Shell > topCpu0: 24.8%us, 9.7%sy, 0.0%ni, 52.2%id,... 11.5%si, 1.8%stCpu1: 8.8%us, 5.1%sy, 0.0%ni, 76.5%id,... 7.4%si, 2.2%stCpu2: 17.6%us, 5.1%sy, 0.0%ni, 75.7%id,... 0.7%si 0.7%stCpu3: 11.9%us, 7.0%sy, 0.0%ni, 80.4%id,... 0.7%si, 0.0%stCpu4: 15.4%us, 6.6%sy, 0.0%ni, 75.7%id,... 1.5%si, 0.7%stCpu5: 20.6%us, 6.9%sy, 0.0%ni, 70.2%id,... 1.5%si 0.8%stCpu6: 12.9%us, 5.7%sy, 0.0%ni, 80.0%id,... 0.7%si, 0.7%stCpu7: 15.9%us, 5.1%sy, 0.0%ni, 77.5%id,... 0.7%si, 0.7%st

Doubt: in theory, I have set RPS to ff, so all 8 CPU should share soft interrupts, but there are only two actual results. Please let me know if you know why, but anyway, two is better than one.

In addition, because this is a Nginx server, you can configure which CPU Nginx uses with the "worker_cpu_affinity" command, so that we can bypass the high load of CPU, which can be of some help to performance.

Add: if the server is NUMA architecture, then "numactl-cpubind" may also be useful.

At this point, the study on "how to solve the problem of high soft interrupt on Nginx server" is over. I hope to be able to solve your doubts. The collocation of theory and practice can better help you learn, go and try it! If you want to continue to learn more related knowledge, please continue to follow the website, the editor will continue to work hard to bring you more practical articles!
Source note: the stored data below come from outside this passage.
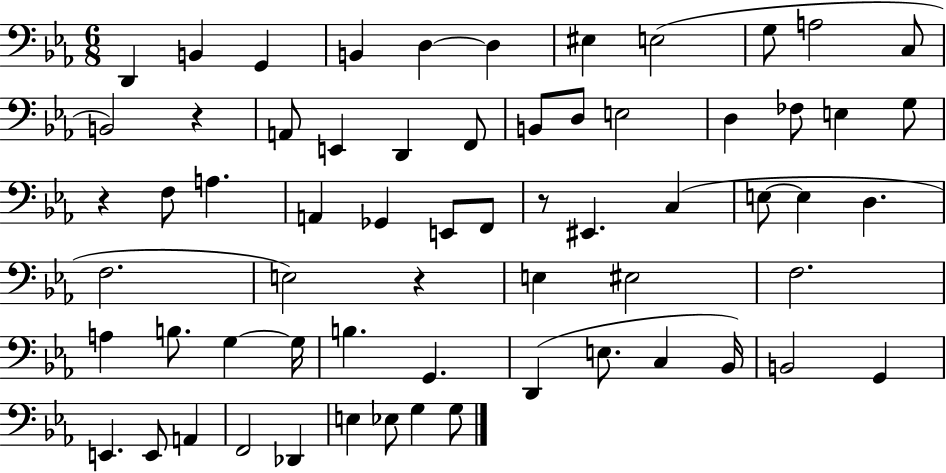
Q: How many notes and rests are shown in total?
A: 64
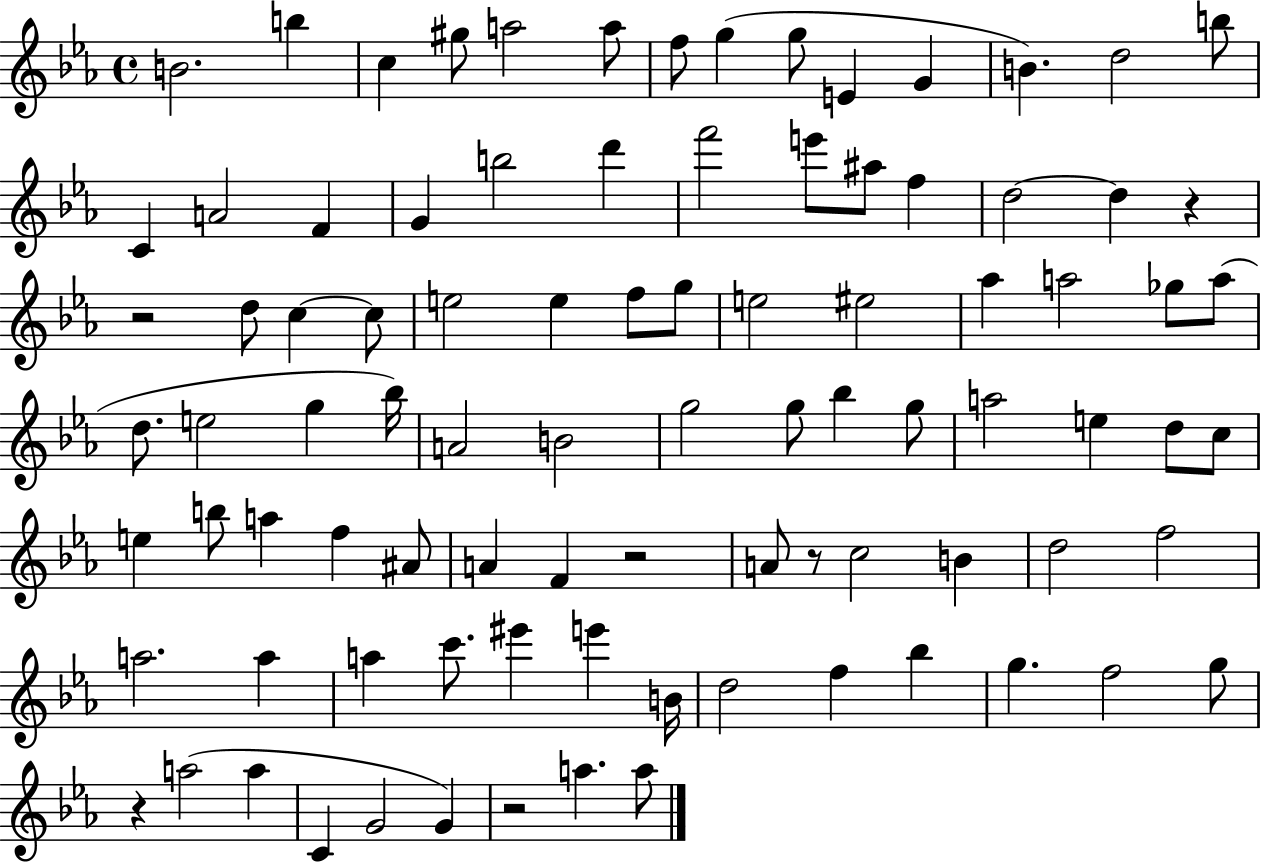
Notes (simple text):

B4/h. B5/q C5/q G#5/e A5/h A5/e F5/e G5/q G5/e E4/q G4/q B4/q. D5/h B5/e C4/q A4/h F4/q G4/q B5/h D6/q F6/h E6/e A#5/e F5/q D5/h D5/q R/q R/h D5/e C5/q C5/e E5/h E5/q F5/e G5/e E5/h EIS5/h Ab5/q A5/h Gb5/e A5/e D5/e. E5/h G5/q Bb5/s A4/h B4/h G5/h G5/e Bb5/q G5/e A5/h E5/q D5/e C5/e E5/q B5/e A5/q F5/q A#4/e A4/q F4/q R/h A4/e R/e C5/h B4/q D5/h F5/h A5/h. A5/q A5/q C6/e. EIS6/q E6/q B4/s D5/h F5/q Bb5/q G5/q. F5/h G5/e R/q A5/h A5/q C4/q G4/h G4/q R/h A5/q. A5/e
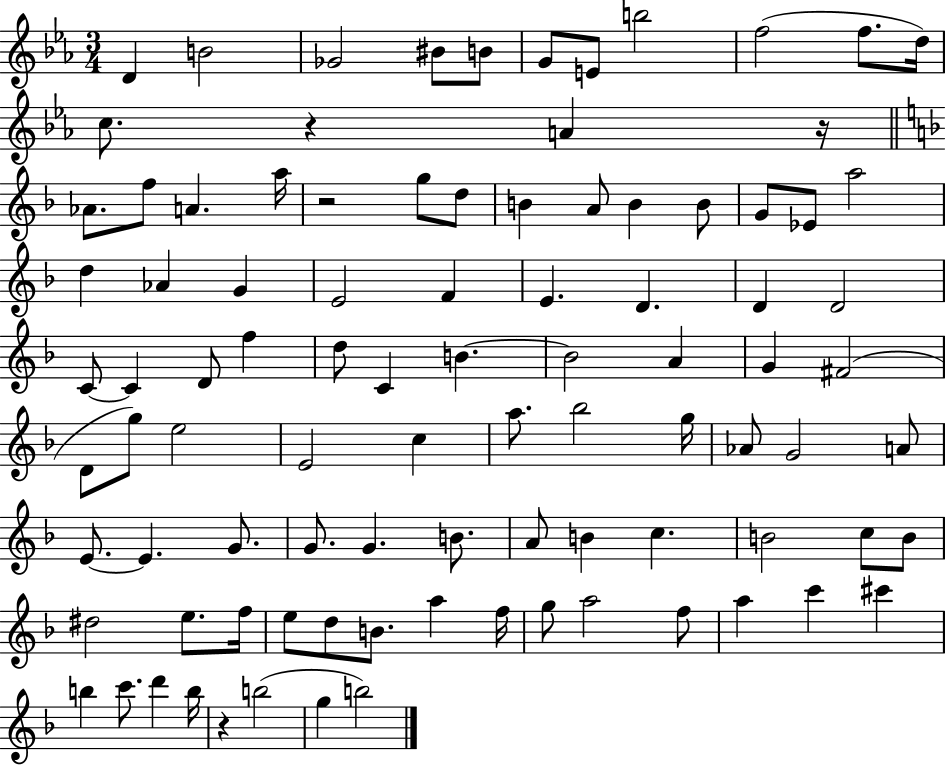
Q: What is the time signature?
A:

Welcome to subscribe "Shulou Technology Information " to get latest news, interesting things and hot topics in the IT industry, and controls the hottest and latest Internet news, technology news and IT industry trends.

*The comments in the above article only represent the author's personal views and do not represent the views and positions of this website. If you have more insights, please feel free to contribute and share.